2. Nach der Lebenserfahrung ist davon auszugehen, dass in solchen Fällen der ungetreue Mitunternehmer das Bestehen des Anspruchs solange wie möglich bestreiten wird.
3. Der ungetreue Gesellschafter kann in seiner Sonderbilanz eine Rückstellung wegen der zu erwartenden Inanspruchnahme durch die Gesellschaft oder die geschädigten Gesellschafter jedenfalls solange nicht bilden, wie die geschädigten Gesellschafter von der Veruntreuung keine Kenntnis haben.
Normenkette
§ 15 Abs. 1 Satz 1 Nr. 2 EStG, § 76 Abs. 1 FGO
Sachverhalt
An einer doppelstöckigen KG waren Vater, Sohn und ein Dritter beteiligt. Die KG bezog Waren von verschiedenen Herstellern zu überhöhten Preisen. Aus den Überpreisen erhielten Sohn und Dritter nach den Feststellungen der Steuerfahndung verdeckte Rückzahlungen. Das FA erließ entsprechend erhöhte Gewinnfeststellungsbescheide und rechnete die Mehrgewinne allen Gesellschaftern zu. Während des Verfahrens über die nach erfolglosem Einspruch erhobenen Klagen verstarb der Vater, der seinen Sohn aufgrund der Erkenntnisse der Steuerfahndung enterbt und stattdessen seinen Enkel zum Erben bestimmt hatte.

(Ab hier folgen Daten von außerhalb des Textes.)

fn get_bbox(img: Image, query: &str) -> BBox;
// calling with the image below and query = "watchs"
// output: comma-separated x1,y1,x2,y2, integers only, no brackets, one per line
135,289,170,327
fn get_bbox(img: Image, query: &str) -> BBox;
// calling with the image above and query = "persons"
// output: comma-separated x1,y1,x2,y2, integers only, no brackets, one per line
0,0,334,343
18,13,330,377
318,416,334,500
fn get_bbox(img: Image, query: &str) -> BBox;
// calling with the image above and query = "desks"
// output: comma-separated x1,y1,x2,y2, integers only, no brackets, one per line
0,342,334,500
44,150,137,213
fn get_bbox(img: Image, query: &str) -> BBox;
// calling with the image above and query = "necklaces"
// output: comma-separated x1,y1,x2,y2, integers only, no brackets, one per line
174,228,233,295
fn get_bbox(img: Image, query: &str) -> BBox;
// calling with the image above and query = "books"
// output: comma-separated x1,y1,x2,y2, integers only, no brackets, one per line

Nach Ergehen des klageabweisenden Urteils legte der Dritte in einem Schadenersatzverfahren ein Geständnis ab und erklärte, auf Weisung des Sohnes tätig geworden zu sein. Der Vater habe von allem nichts gewusst.
Entscheidung
Der BFH hob das FG-Urteil wegen eines Verfahrensfehlers auf. Das FG hätte zu Unrecht die Vernehmung des Sohnes abgelehnt.
Der Verfahrensfehler sei nicht deshalb unbeachtlich, weil aus anderen Gründen zutreffend entschieden worden sei. Insbesondere sei die Gewinnverteilung nicht zweifelsfrei zutreffend erfolgt. Ausnahmsweise sei ein Mehrgewinn nicht der Gesamthand zuzurechnen. Dafür habe das FG zu hohe Anforderungen gestellt.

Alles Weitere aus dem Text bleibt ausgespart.